REED: Do a DAG Before You Do a Specification Curve Analysis
My previous two blogs focused on how to do a specification curve analysis (SCA) using the R package “specr” ( here) and the Stata program “speccurve” ( here). Both blogs provided line-by-line explanations of code that allowed one to reproduce the specification curve analysis in Coupé ( see here).
Coupé included 320 model specifications for his specification curve analysis. But why 320? Why not 220? Or 420? And why the specific combinations of models, samples, variables, and dependent variables that he chose?
To be fair, Coupé was a replication project, so it took as given the specification choices made by the respective studies it was replicating. But, in general, how DOES one decide which model specifications to include?
Del Giudice & Gangestad (2021)
In their seminar article, “ Mapping the Multiverse: A Framework for the Evaluation of Analytic Decisions”, Del Giudice & Gangestad (2021), henceforth DG&G, provide an excellent framework for how to choose model specifications for SCA. They make a persuasive argument for using Directed Acyclic Graphs (DAGs).
The rest of this blog summarizes the key points in their paper and uses it as a template for how to select specifications for one’s own SCA.
Using a DAG to Model the Effect of Inflammation on Depression
DG&G’s focus their analysis on a hypothetical example: a study of the effect of inflammation on depression. Accordingly, they present the DAG below to represent the causal model relating inflammation (the treatment variable) to depression (the outcome variable).
The Variables
In this DAG, “Inflammation” is assumed to have a direct effect on “Depression”. It is also assumed to have an indirect effect on “Depression” via the pathway of “Pain”.
“Inflammation” is measured in multiple ways. There are four, separate measures of inflammation, “BM1”-“BM4” that may or may not be correlated.
“Age” is a confounder. It affects both “Inflammation” and “Depression”.
“Fatigue” is a collider variable. It affects neither “Inflammation” nor “Depression”. Rather, it is affected by them. “Pain” and “Age” also affect “Fatigue”.
Lastly, “Pro-inflammatory genotype” represents the effect that one’s DNA has on their predisposition to inflammation.
One way to build model specifications is to combine all possible variables and samples. There are four different measures of the treatment variable “Inflammation” (“BM1”-“BM4”).
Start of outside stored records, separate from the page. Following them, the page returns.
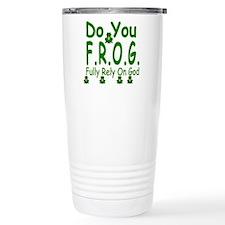 Do you F.R.O.G. Travel Mug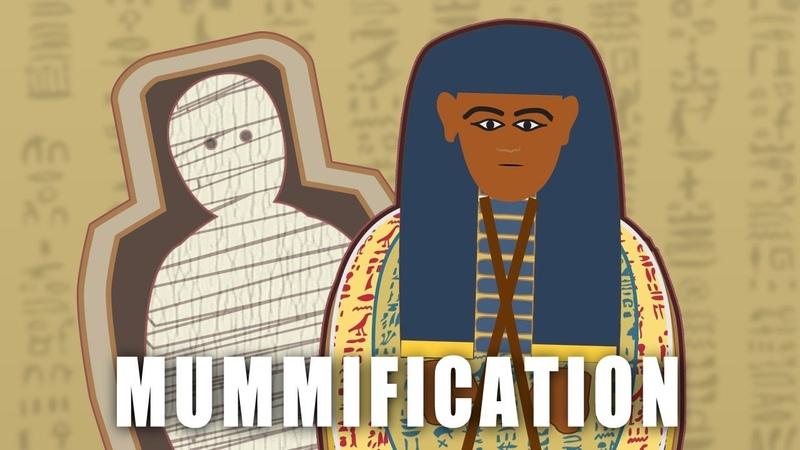 Mummification (How an Ancient Egyptian Mummy was Made)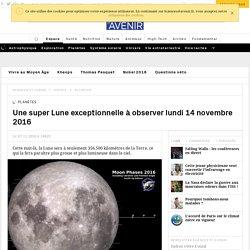 Super Moon : une belle super lune est à observer le 14 novembre 2016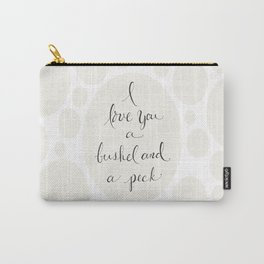 I Love You a Bushel and a Peck Carry-All Pouch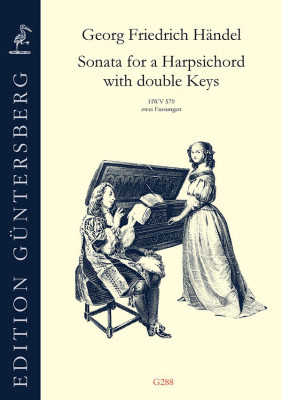 Händel, Georg Fr. (1685–1759): Sonata for a Harpsichord with double Keys HWV 579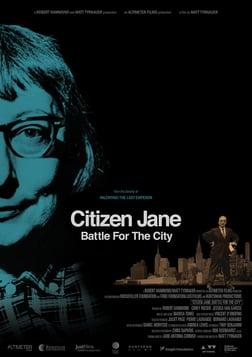 Citizen Jane: Battle for the City - A Biography of an Urban Activist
There are four “control” variables: “Pro-inflammatory Genotype”, “Pain”, “Fatigue”, and “Age”.
The authors also identify three different ways of handling outliers.
In the end, DG&G arrive at 1,216 possible combinations of model characteristics. Should a SCA include all of these?
Three Types of Specifications
To answer this question, DG&G define three types of model specifications: (i) Principled Equivalence (“Type E”), (ii) Principled Non-equivalence (“Type N”), and (iii) Uncertainty (“Type U”).
Here is how they describe the three categories:
“In Type E decisions (principled equivalence), the alternative specifications can be expected to be practically equivalent, and choices among them can be regarded as effectively arbitrary.”
“In Type N decisions (principled nonequivalence), the alternative specifications are nonequivalent according to one or more nonequivalence criteria. As a result, some of the alternatives can be regarded as objectively more reasonable or better justified than the others.”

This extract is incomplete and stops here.